U.S. stocks fell Tuesday, as momentum on Wall Street faded following the S&P 500’s best week since 2020.
The Dow Jones Industrial Average shed about 430 points, or 1.3%. The S&P 500 lost 1%. The Nasdaq Composite slipped 0.7%.
After a holiday hiatus Monday, U.S. stocks are on track to close the month lower despite last week’s massive rally. The Dow and the S&P 500 are both down less than 1% in May, while the Nasdaq is off by more than 2%.
Tuesday’s moves came amid mounting concerns that rising inflation in the U.S. and around the world could slow down economic growth. In Europe, euro zone inflation hit a record high for a seventh straight month, surging 8.1% in May.

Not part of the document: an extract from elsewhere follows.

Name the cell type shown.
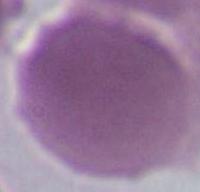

In the U.S., the core personal consumption expenditures price index — the Fed’s preferred inflation gauge — rose by 4.9% in April from a year ago.
“It will be difficult to reverse the Fire and Ice,” Morgan Stanley’s Mike Wilson said in a note Tuesday. “Higher inflation and slower growth are now the consensus view but that doesn’t mean it’s fully discounted. The more equity prices rise, the more hawkish the Fed will be.”
Industrial stocks linked to the economic cycle fell Tuesday, weighing on the Dow. 3M, Honeywell and Boeing each lost about 2%.
Worries over higher inflation also grew as oil prices jumped following the European Union agreeing to ban most crude imports from Russia. West Texas Intermediate futures rose about 3.5% to more than $119 per barrel. Brent crude, the global oil benchmark, rose 1.9% to about $124 per barrel.
Energy stocks were among the market leaders Tuesday. Marathon Oil jumped more than 5%, while Diamondback energy rose about 4% and Occidental Petroleum gained more than 3%.
The Dow and the S&P 500 were coming off their best weekly gains since November 2020. The blue-chip average closed up 6.2% for the week, ending an eight-week losing streak. The S&P 500 gained 6.5%, and the Nasdaq gained 6.8% on the week, ending positive after seven continual weeks of losses. Solid earnings from the retail sector, as well as an inflation report that showed prices could be easing, lifted investor sentiment.
Still, stocks remain well off their highs. The Dow is about 11% below its record, the S&P 500 is down more than 14%, and the Nasdaq is off by roughly 26%.
“Bear markets are incredibly difficult to navigate, because they are inherently volatile and prone to sharp upside rallies,” Wolfe Research’s Chris Senyek said in a note Tuesday.
Traders will look through more corporate quarterly earnings during the holiday-shortened week. Salesforce, HP and Victoria’s Secret are expected to report earnings on Tuesday after the bell.
Investors are looking ahead to Friday for the release of the May jobs report.